— Passage for review —
*** Begin section ***

Review: The Enigma Equation

Kickstarting The Last Parsec is truly a gift that keeps on giving; I’m still getting PDF downloads intermittently. Next up: The Enigma Equation, 32 page adventure for that setting. You’ll need Savage Worlds Deluxe, and the Sci-Fi Companion, to make full use of it.

CONTENTS

The meat of this booklet is in three sections; Prime, The Enigma Equation, and Travelers & Xenos.

Prime (12 pages): This is essentially a repeat of the free setting primer, which I reviewed here. It’s Firefly meets Star Wars, except there is no central government to rebel against. The main rules clarification is for hyperspace jumps, which in this setting rely on navigation beacons, much as in Babylon 5.

The Enigma Equation (16 pages): This adventure in two acts begins when the team members are sent by JumpCorp to the planet Tomb, home of a JumpCorp research station, but since it was attacked by a group of strange insectoids the head researcher is missing… How are the mysterious Umbra Artefact and the even more mysterious Enigma Equation involved?

Travelers & Xenos (4 pages): Half-a-dozen foes, some reusable (especially the Djinn) and others not so much.

FORMAT

The usual Last Parsec trade dress; full colour throughout, option to turn off the page background in the PDF, pages formatted to look like a tablet PC readout, colour illustrations on most pages.

SUGGESTIONS FOR IMPROVEMENT

I’m ambiguous about repeating the primer in an adventure. Still, it didn’t cost me any extra, and even at full price the whole product is about six bucks. This is the sort of thing one usually sees bundled with a GM’s screen, and I vaguely remember reading somewhere that was the original intent.

CONCLUSIONS

I am still struggling to abandon my passion for worldbuilding, but with each Last Parsec adventure I come to understand a little better how that might work. I would be able to recycle the worlds and adventure hooks from any previous campaign just by throwing away the maps.

This little scenario is linked to Scientorium via one of its more enigmatic NPCs, and might make a good lead-in to the larger book. It also hints tantalisingly at a forthcoming TLP setting book which will explore things left unexplained at the end of this particular mission; Pinnacle could keep this up for years before the inevitable accretion of detail solidifies the setting into something hard to write for.

Overall Rating: 3 out of 5. A fun little adventure, but it goes into the stack of Last Parsec goodies for potential later use. Perhaps I’m being unduly harsh because of the recycled Primer stuff.

*** End section ***

— Task requirements —
In the review of The Enigma Equation, the reviewer feels ambiguous about the adventure repeating the setting primer. In one to three sentences, explain what reasons the review gives for not objecting more strongly. Rely only on the review above.

— Exercise data —
*** Begin section ***

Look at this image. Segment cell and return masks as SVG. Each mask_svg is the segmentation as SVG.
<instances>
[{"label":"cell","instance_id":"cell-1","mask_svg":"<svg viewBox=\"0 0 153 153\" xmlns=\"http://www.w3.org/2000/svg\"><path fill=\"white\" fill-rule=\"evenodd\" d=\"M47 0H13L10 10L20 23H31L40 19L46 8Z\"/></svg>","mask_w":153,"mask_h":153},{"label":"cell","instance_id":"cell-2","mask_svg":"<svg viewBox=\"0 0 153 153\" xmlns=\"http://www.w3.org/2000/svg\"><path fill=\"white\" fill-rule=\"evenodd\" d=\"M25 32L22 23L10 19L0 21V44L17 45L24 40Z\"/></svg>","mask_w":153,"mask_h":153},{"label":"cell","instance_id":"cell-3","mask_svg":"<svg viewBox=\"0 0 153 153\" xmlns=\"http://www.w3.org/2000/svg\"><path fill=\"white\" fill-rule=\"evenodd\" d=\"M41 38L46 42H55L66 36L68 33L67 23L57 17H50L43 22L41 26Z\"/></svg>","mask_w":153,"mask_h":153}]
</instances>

*** End section ***

— Written answer —
The repeated primer didn't cost the reviewer anything extra, and even at full price the whole product is only about six dollars. The reviewer also notes that this kind of material is usually bundled with a GM's screen and vaguely recalls that this was the original plan.